Rashmi Chadha, Founder of Wovoyage, a women-focused travel tech startup, recalls taking a trip to Goa with a group of friends (all girls) as college students in 2004. 


This was not long after the release of cult classic Dil Chahta Hai (2001) that glorified friendship and road trips, as they should be, but the impact on women’s travel was not far-reaching.


Rashmi and her girl gang returned to be known as “the girls who went on a trip to Goa”. “It was a huge thing at the time as there weren’t many women touring Goa,” she adds. 


During their time in Goa, Rashmi and the girls had a hard time trying to rent scooters. “Because of the stereotype that women are not good drivers, they would not rent us scooters or cars easily and ask many questions on our ability to drive. It took a lot of convincing but in the end, we had a lot of fun,” Rashmi says.

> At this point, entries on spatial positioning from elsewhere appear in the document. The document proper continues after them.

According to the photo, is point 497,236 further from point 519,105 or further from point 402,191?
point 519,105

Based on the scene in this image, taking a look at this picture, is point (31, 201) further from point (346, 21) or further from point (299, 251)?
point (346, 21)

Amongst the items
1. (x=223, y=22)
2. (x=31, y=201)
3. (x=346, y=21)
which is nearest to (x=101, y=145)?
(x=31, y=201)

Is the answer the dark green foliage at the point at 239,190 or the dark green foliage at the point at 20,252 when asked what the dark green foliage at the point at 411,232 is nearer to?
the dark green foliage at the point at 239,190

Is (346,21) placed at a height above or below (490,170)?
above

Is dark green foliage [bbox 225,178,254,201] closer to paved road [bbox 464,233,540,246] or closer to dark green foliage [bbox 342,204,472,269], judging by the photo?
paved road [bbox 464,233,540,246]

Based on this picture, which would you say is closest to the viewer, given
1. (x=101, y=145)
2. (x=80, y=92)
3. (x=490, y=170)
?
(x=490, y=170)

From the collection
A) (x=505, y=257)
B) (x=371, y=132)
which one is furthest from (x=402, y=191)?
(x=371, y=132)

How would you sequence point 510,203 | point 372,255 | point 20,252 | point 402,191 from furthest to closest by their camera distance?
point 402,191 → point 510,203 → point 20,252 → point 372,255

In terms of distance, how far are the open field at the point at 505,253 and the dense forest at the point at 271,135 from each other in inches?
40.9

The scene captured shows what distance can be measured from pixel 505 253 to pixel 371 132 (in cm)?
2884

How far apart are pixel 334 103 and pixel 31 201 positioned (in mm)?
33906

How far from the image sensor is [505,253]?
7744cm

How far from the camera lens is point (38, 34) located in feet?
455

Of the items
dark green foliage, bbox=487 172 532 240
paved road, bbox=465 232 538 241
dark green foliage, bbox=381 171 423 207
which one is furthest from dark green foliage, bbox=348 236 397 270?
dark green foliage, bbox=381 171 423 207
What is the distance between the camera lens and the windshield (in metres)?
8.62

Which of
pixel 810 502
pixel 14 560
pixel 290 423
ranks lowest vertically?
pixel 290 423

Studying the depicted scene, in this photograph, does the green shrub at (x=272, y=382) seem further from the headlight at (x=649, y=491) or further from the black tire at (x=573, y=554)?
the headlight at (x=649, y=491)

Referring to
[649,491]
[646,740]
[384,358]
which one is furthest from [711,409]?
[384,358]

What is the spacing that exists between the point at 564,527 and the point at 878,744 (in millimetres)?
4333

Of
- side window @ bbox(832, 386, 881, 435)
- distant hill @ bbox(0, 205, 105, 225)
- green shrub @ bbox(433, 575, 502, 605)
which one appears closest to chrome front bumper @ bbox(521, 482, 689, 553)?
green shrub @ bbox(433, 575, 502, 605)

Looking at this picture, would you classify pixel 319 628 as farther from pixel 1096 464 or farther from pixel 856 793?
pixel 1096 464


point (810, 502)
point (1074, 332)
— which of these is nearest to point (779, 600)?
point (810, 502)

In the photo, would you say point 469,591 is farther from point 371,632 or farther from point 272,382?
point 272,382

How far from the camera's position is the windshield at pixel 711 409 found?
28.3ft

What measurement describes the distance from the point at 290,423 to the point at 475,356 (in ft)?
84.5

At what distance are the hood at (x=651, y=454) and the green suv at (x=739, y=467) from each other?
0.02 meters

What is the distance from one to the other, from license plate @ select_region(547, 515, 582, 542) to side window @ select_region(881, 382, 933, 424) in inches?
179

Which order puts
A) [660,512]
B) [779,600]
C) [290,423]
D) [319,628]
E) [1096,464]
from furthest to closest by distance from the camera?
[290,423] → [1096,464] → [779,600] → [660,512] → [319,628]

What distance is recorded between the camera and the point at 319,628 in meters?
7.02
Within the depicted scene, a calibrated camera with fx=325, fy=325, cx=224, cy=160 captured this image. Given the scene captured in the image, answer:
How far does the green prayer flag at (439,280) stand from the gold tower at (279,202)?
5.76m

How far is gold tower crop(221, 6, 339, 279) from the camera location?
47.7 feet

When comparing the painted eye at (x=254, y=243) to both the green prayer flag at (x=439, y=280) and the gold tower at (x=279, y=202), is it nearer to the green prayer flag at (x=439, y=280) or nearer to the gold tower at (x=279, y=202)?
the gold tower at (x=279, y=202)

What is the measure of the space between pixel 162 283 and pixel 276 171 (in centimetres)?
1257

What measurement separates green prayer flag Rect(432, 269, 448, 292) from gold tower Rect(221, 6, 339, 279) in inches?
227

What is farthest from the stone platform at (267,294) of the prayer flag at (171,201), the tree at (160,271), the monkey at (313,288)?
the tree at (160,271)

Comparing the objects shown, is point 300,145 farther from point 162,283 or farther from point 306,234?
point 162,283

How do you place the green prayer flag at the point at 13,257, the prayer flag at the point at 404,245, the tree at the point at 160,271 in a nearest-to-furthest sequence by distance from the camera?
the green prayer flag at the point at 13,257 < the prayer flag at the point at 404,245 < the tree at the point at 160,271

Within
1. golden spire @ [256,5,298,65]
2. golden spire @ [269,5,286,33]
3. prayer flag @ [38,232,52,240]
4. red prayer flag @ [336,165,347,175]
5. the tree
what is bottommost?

With more women taking to the road over the years, solo tripping has become a huge trend. According to Google Trends, 2017 saw 10 million women around the world searching sites for solo travel.


During one solo trip to Thailand in 2018, Rashmi had booked a private dining area just for herself to bring in her birthday. She says, “It did not seem quite acceptable. People just wondered how and why I would do that. A man doing the same thing would not face this question,” she adds.


For India’s first female motovlogger Vishakha Fulsunge, safety is the biggest concern when zipping through the roads. Her wish is that she didn’t have to worry about being a girl or have that fear in living her passion.

Problems like unavailability of clean restrooms and finding accommodation has become even more problematic during the pandemic.
Women motovlogger
“So far, movies have only captured boys taking road trips, where they experience scuba diving and bungee diving. With portrayals of women enjoying themselves and people accepting it, I have huge expectations from Jee Le Zaara and the potential impact it can bring on the society’s mindsets that frowns upon women travelling by themselves,” says Vishakha, who holds the record as the first female rider to cross the Bay of Bengal and ride across Andaman Islands. 

As Anita Desai wrote - wherever you go becomes a part of you somehow - a wanderlust would continue to live their dream, whether or not the journey is captured on the silver screen. The unanimous call seems to be that a little normalisation can go a long way.